From 18 December 2019, the exhibition «Leather. Artworks from old Europe» will be running in the Blue Bedroom of the Winter Palace. For the first time, the Hermitage is focusing on leather and introducing its visitors to the art of leather treatment in Western Europe.
The collections of leather objects have for a long time been overshadowed by more showy jewellery, ceramics, glass and even fabrics, but they do deserve close attention. They were mostly formed out of items moved to the Hermitage in 1886 from the Tsarskoe Selo Arsenal, and later, in the 1920s – 1930s, from the Museum of the Stieglitz Central School of Technical Drawing, Mikhail P. Botkin’s private collection, etc. The eighty pieces at this temporary display are virtually unknown to the public and will return to storage after its completion.
The two main sections of the exhibitions contain medieval and Renaissance incised, embossed and punched leather and gilded leather hangings from the sixteenth – nineteenth centuries.

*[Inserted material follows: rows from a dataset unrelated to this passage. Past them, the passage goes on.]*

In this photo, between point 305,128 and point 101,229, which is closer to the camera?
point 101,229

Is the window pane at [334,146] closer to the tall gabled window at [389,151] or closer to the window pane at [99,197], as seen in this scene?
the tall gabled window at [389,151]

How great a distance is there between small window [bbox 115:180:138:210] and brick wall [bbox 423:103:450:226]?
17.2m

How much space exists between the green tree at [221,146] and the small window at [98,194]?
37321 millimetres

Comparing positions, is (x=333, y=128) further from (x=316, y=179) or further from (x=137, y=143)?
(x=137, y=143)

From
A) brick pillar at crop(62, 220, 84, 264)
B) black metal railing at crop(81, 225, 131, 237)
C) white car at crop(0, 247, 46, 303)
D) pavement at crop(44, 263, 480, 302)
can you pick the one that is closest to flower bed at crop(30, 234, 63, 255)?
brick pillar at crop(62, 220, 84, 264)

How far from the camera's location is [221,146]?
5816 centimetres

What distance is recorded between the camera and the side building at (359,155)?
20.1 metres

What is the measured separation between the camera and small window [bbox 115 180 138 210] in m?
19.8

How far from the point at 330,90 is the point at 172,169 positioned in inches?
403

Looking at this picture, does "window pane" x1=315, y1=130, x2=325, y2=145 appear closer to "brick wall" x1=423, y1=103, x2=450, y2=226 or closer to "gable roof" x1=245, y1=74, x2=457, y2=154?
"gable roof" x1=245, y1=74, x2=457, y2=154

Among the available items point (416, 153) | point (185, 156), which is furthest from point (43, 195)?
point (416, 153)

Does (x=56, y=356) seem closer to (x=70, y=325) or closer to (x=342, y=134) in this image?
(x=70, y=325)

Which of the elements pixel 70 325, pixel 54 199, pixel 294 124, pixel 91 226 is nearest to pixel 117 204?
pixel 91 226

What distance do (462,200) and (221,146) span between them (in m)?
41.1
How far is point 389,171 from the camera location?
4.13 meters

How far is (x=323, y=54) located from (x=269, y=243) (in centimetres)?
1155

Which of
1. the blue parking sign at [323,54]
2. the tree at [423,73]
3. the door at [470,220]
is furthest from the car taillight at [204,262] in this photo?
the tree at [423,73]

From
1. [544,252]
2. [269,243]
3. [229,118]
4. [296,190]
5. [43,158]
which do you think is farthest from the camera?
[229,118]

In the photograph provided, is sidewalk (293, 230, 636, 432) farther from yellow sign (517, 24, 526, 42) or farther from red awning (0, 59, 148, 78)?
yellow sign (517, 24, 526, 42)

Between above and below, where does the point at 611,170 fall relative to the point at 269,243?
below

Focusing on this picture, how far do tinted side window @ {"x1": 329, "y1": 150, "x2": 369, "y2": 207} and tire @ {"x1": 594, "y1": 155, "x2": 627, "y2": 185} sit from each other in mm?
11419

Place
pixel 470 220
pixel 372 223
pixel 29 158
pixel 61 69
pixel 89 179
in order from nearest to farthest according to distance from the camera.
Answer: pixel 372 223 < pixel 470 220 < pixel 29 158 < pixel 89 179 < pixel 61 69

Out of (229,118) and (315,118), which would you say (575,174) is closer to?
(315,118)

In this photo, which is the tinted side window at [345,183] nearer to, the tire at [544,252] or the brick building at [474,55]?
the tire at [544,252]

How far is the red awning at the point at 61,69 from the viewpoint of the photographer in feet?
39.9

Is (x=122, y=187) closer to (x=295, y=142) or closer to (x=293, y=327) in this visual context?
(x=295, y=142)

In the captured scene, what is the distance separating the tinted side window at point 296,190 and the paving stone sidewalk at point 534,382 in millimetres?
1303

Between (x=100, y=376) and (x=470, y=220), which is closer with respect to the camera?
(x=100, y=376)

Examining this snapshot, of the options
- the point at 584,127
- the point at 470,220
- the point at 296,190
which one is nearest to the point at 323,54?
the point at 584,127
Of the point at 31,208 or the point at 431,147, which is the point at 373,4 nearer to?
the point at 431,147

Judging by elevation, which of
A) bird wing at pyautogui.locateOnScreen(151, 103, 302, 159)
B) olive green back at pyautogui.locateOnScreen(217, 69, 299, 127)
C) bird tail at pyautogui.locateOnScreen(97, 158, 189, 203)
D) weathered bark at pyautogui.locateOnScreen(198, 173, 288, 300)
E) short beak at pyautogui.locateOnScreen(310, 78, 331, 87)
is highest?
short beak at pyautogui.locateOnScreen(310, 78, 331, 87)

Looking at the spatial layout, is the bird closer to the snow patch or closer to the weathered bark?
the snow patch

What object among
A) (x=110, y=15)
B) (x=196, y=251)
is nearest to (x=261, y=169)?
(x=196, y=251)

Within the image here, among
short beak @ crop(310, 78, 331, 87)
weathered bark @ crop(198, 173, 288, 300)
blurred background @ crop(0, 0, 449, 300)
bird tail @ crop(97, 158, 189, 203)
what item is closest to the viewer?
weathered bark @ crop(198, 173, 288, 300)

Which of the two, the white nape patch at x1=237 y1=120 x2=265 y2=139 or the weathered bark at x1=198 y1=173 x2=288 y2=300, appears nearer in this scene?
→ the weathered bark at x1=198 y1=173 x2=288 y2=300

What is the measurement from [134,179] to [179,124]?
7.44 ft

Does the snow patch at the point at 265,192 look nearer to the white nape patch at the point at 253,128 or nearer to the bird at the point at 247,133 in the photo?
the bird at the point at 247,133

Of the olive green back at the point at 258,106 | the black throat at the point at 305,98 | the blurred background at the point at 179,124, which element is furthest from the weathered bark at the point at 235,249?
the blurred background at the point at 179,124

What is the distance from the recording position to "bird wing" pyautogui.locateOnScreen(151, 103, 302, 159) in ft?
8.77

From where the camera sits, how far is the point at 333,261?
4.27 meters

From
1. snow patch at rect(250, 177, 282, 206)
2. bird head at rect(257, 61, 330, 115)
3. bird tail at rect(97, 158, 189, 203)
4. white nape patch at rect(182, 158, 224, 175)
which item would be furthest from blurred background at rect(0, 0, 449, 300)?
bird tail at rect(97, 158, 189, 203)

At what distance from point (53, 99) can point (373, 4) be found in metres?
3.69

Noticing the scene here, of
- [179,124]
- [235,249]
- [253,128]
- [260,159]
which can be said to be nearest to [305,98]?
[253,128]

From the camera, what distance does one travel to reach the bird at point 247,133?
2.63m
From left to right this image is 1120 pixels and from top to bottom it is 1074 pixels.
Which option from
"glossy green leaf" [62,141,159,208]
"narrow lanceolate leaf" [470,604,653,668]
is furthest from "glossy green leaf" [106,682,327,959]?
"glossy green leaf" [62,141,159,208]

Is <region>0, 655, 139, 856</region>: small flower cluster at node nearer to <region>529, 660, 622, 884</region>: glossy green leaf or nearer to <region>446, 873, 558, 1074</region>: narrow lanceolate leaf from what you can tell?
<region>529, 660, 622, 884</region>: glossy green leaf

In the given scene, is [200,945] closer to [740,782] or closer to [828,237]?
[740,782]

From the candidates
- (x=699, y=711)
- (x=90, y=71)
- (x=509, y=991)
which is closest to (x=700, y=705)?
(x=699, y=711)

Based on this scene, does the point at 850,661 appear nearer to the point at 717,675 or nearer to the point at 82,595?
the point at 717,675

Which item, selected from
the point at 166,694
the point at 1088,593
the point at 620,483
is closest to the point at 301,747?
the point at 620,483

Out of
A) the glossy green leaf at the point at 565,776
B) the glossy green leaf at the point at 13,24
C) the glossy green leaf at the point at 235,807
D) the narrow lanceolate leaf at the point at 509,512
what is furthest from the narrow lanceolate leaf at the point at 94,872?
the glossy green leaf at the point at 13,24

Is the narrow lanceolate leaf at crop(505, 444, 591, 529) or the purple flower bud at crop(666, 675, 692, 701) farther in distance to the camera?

Both of these crafts arose in Cordoba, the capital of medieval Spain, which gave its name first to the vegetable-tanned goatskins known as cordobán, and then to gilded leather. These techniques changed as they evolved, and the term in time came to refer to any kind of tooled leather; ‘Cordoban leather’ was more and more often thought to be a product of Spain.
However, already in the Middle Ages this material was used in crafts all over Europe. In France, Germany and Italy caskets and cases for holding all manner of objects and lavish ceremonial weapons were decorated with exceptionally intricate patterns, emblems and coats of arms of their owners employing techniques very close to those applied to decorative metalworking: embossing, chasing and engraving.
The material was used in a different way to produce so-called gilded leather (guadameсí). The leather was covered in silver leaf and then coated in yellow and orange varnish, which resulted in a gold effect; it was then impressed all over with small stamps and painted with coloured varnish or oil paints. Spanish gilded leather was famous all over Europe and prized alongside the expensive Damask silks which their shimmering embossed surfaces were reminiscent of. But after the expulsion of the Arabs (1492) and the Moriscos (1610), who held the key to these crafts, the production of gilded leather in Spain all but stopped. The exiled masters moved to Italy and the Southern Netherlands, where they founded new workshops and continued to use the same technique.
The look of gilded leather was radically transformed after 1628 thanks to an invention made by the Dutchman Jacob Dircsx de Swart. Leather wall hangings were now manufactured using the printing press and deep relief moulds, which made mass production possible. This novelty brought about an unprecedented flourishing of this craft, which was now inspired by the works of goldsmiths and adopted their decorative motifs. This was a true ‘golden age’ for gilded leather. The scale of production was stupendous, and the fashion for leather wall hangings spread to Japan and pre-Petrine Russia; it is all the more remarkable that the mere memory of this age has now disappeared. Tastes have changed, the old interior designs have been destroyed by time; and now we are mostly learning about them from archival records and surviving fragments.
The age of Historicism in the second half of the nineteenth century brought back the fashion for leather wall hangings, causing the brilliant pages of the history of leather to be leafed through again. Imitations, stylisations, paraphrases and free fantasies on historical themes appeared and are now valuable in their own right.
The relatively small scale of this exhibition has made it possible to only scratch the surface of the immense subject of leather – the Hermitage collections are much richer and include furniture, carriages, book-covers and archaeological material.
The exhibition and well-illustrated scholarly catalogue (The State Hermitage Publishers, 2019) reinforced by a highly informative introduction hopefully will attract the visitors to this area of art. It describes the amazing qualities of leather, linking it with its organic origin, and providing a historical review of the development of its artistic techniques and styles.
During the preliminary stage of this exhibition, a scientific research and restoration project was launched to lay down the foundation for the conservation of gilded leather, which we hope will be continued.
The author of the concept and curator of the exhibition is Ekaterina Nikolaevna Nekrasova, researcher in the Hermitage’s Department of the Western European Decorative Art, Curator of Medieval Art.